LISTED RECORDS:
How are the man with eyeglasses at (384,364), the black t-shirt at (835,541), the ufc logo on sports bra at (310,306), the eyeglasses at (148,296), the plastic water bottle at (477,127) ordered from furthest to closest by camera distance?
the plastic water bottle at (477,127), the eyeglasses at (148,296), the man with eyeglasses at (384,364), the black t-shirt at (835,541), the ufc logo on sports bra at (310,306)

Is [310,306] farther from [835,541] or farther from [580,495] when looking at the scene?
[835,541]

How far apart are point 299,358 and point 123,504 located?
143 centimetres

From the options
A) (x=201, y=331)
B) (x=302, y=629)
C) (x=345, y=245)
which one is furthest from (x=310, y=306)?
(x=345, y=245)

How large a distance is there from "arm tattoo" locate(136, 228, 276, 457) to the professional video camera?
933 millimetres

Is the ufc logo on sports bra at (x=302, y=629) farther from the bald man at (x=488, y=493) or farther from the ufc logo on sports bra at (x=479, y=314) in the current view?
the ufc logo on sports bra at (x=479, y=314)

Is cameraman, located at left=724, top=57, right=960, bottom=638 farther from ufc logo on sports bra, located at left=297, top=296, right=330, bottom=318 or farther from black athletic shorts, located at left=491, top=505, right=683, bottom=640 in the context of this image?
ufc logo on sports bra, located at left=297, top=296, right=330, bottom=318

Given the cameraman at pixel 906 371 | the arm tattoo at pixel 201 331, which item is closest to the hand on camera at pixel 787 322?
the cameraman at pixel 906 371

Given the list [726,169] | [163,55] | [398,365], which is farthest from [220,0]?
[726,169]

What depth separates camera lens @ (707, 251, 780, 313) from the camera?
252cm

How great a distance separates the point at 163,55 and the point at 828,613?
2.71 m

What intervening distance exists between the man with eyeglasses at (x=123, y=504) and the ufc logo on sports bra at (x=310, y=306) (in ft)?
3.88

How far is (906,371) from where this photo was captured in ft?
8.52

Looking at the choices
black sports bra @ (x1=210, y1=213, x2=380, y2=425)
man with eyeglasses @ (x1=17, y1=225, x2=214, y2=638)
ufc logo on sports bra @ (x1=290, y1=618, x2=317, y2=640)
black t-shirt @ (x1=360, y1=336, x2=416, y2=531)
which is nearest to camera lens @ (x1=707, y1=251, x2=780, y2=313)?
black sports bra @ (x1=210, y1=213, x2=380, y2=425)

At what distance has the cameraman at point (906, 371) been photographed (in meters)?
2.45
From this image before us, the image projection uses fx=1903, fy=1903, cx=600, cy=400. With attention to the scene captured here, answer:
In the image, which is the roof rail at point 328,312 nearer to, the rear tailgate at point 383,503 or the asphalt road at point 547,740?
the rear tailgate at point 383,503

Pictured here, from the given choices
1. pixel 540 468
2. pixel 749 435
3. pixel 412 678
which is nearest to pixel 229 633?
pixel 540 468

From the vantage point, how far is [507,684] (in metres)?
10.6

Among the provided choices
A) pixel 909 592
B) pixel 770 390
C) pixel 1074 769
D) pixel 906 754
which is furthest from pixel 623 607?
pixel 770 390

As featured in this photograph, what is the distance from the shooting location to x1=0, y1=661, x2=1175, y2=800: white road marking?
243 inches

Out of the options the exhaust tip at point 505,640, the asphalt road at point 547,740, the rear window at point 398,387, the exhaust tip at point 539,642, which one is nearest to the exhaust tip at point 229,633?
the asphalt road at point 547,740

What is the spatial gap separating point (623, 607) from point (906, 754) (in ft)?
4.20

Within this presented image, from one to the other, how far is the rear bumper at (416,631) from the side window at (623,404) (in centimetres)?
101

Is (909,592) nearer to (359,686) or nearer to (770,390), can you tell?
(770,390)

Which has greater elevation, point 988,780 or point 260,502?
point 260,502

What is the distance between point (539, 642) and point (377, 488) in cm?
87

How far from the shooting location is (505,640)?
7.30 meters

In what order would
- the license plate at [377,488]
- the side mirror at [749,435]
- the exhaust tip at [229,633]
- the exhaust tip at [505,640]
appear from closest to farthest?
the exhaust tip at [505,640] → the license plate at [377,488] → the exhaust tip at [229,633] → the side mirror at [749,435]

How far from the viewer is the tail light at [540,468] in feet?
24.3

AIM OF THE EXERCISE: Reproduce exactly the lines from the one containing "What is the spatial" through the last line of the records above, including both, and nothing else.

OUTPUT OF THE TASK:
What is the spatial gap separating point (623, 607) from point (906, 754) (in ft)?
4.20

Within this presented image, from one to the other, how far is the rear bumper at (416,631) from the side window at (623,404) (in centimetres)?
101

Is (909,592) nearer to (359,686) or nearer to (770,390), can you tell?
(770,390)

Which has greater elevation, point 988,780 or point 260,502?
point 260,502

What is the distance between point (539, 642) and point (377, 488) in cm?
87

How far from the shooting location is (505,640)?
7.30 meters

In what order would
- the license plate at [377,488]
- the side mirror at [749,435]
- the exhaust tip at [229,633]
- the exhaust tip at [505,640]
appear from closest to farthest?
the exhaust tip at [505,640] → the license plate at [377,488] → the exhaust tip at [229,633] → the side mirror at [749,435]

How far from the viewer is the tail light at [540,468] in feet?
24.3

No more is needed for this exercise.